Try it ->
Your task is to retype the listing word for word.

Dataset extract ->
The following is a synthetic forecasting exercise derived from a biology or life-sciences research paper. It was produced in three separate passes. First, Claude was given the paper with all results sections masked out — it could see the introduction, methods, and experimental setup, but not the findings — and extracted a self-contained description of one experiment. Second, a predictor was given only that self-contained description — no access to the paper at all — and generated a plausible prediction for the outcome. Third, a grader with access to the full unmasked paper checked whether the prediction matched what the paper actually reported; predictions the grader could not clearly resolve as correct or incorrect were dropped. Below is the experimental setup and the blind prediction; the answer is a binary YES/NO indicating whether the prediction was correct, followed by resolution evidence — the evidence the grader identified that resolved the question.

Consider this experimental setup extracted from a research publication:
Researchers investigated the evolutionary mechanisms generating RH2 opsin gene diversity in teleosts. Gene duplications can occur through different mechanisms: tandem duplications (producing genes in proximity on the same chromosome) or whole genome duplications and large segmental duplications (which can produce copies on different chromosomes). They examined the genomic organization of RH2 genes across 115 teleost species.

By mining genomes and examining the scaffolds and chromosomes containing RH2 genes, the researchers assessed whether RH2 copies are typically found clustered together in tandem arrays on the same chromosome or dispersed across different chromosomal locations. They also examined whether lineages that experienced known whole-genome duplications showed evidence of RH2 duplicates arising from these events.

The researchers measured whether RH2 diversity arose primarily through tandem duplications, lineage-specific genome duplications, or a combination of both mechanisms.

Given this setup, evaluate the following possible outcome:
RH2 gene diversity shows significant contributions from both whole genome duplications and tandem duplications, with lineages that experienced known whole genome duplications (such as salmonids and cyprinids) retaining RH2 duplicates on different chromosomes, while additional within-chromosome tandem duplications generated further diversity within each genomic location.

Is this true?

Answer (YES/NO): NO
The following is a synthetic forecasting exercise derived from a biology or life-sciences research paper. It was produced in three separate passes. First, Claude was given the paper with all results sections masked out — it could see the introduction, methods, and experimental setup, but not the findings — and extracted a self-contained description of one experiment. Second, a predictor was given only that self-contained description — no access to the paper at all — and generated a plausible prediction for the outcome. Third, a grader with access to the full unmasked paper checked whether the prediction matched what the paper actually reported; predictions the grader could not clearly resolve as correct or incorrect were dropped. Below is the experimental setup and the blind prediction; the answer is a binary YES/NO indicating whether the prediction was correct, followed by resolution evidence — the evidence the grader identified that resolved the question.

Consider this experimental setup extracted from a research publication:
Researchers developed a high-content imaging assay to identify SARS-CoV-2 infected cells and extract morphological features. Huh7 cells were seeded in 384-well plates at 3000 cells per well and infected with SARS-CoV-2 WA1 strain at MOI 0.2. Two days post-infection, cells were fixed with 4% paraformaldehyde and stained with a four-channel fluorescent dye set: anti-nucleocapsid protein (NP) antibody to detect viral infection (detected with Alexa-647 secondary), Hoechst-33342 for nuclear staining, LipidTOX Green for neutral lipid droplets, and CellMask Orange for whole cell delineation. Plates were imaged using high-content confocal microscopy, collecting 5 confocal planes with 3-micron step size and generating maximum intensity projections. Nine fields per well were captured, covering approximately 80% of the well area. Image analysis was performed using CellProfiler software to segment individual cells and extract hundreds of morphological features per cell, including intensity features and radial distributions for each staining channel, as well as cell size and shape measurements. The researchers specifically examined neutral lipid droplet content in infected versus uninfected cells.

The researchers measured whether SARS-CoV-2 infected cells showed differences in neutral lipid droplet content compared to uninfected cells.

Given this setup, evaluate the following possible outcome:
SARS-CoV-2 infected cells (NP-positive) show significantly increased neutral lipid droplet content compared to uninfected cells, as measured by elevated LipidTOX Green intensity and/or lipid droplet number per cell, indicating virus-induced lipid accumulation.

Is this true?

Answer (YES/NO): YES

Answer box ->
The following is a synthetic forecasting exercise derived from a biology or life-sciences research paper. It was produced in three separate passes. First, Claude was given the paper with all results sections masked out — it could see the introduction, methods, and experimental setup, but not the findings — and extracted a self-contained description of one experiment. Second, a predictor was given only that self-contained description — no access to the paper at all — and generated a plausible prediction for the outcome. Third, a grader with access to the full unmasked paper checked whether the prediction matched what the paper actually reported; predictions the grader could not clearly resolve as correct or incorrect were dropped. Below is the experimental setup and the blind prediction; the answer is a binary YES/NO indicating whether the prediction was correct, followed by resolution evidence — the evidence the grader identified that resolved the question.

Consider this experimental setup extracted from a research publication:
Researchers investigated the evolutionary mechanisms generating RH2 opsin gene diversity in teleosts. Gene duplications can occur through different mechanisms: tandem duplications (producing genes in proximity on the same chromosome) or whole genome duplications and large segmental duplications (which can produce copies on different chromosomes). They examined the genomic organization of RH2 genes across 115 teleost species.

By mining genomes and examining the scaffolds and chromosomes containing RH2 genes, the researchers assessed whether RH2 copies are typically found clustered together in tandem arrays on the same chromosome or dispersed across different chromosomal locations. They also examined whether lineages that experienced known whole-genome duplications showed evidence of RH2 duplicates arising from these events.

The researchers measured whether RH2 diversity arose primarily through tandem duplications, lineage-specific genome duplications, or a combination of both mechanisms.

Given this setup, evaluate the following possible outcome:
RH2 gene diversity shows significant contributions from both whole genome duplications and tandem duplications, with lineages that experienced known whole genome duplications (such as salmonids and cyprinids) retaining RH2 duplicates on different chromosomes, while additional within-chromosome tandem duplications generated further diversity within each genomic location.

Is this true?

Answer (YES/NO): NO
The following is a synthetic forecasting exercise derived from a biology or life-sciences research paper. It was produced in three separate passes. First, Claude was given the paper with all results sections masked out — it could see the introduction, methods, and experimental setup, but not the findings — and extracted a self-contained description of one experiment. Second, a predictor was given only that self-contained description — no access to the paper at all — and generated a plausible prediction for the outcome. Third, a grader with access to the full unmasked paper checked whether the prediction matched what the paper actually reported; predictions the grader could not clearly resolve as correct or incorrect were dropped. Below is the experimental setup and the blind prediction; the answer is a binary YES/NO indicating whether the prediction was correct, followed by resolution evidence — the evidence the grader identified that resolved the question.

Consider this experimental setup extracted from a research publication:
Researchers developed a high-content imaging assay to identify SARS-CoV-2 infected cells and extract morphological features. Huh7 cells were seeded in 384-well plates at 3000 cells per well and infected with SARS-CoV-2 WA1 strain at MOI 0.2. Two days post-infection, cells were fixed with 4% paraformaldehyde and stained with a four-channel fluorescent dye set: anti-nucleocapsid protein (NP) antibody to detect viral infection (detected with Alexa-647 secondary), Hoechst-33342 for nuclear staining, LipidTOX Green for neutral lipid droplets, and CellMask Orange for whole cell delineation. Plates were imaged using high-content confocal microscopy, collecting 5 confocal planes with 3-micron step size and generating maximum intensity projections. Nine fields per well were captured, covering approximately 80% of the well area. Image analysis was performed using CellProfiler software to segment individual cells and extract hundreds of morphological features per cell, including intensity features and radial distributions for each staining channel, as well as cell size and shape measurements. The researchers specifically examined neutral lipid droplet content in infected versus uninfected cells.

The researchers measured whether SARS-CoV-2 infected cells showed differences in neutral lipid droplet content compared to uninfected cells.

Given this setup, evaluate the following possible outcome:
SARS-CoV-2 infected cells (NP-positive) show significantly increased neutral lipid droplet content compared to uninfected cells, as measured by elevated LipidTOX Green intensity and/or lipid droplet number per cell, indicating virus-induced lipid accumulation.

Is this true?

Answer (YES/NO): YES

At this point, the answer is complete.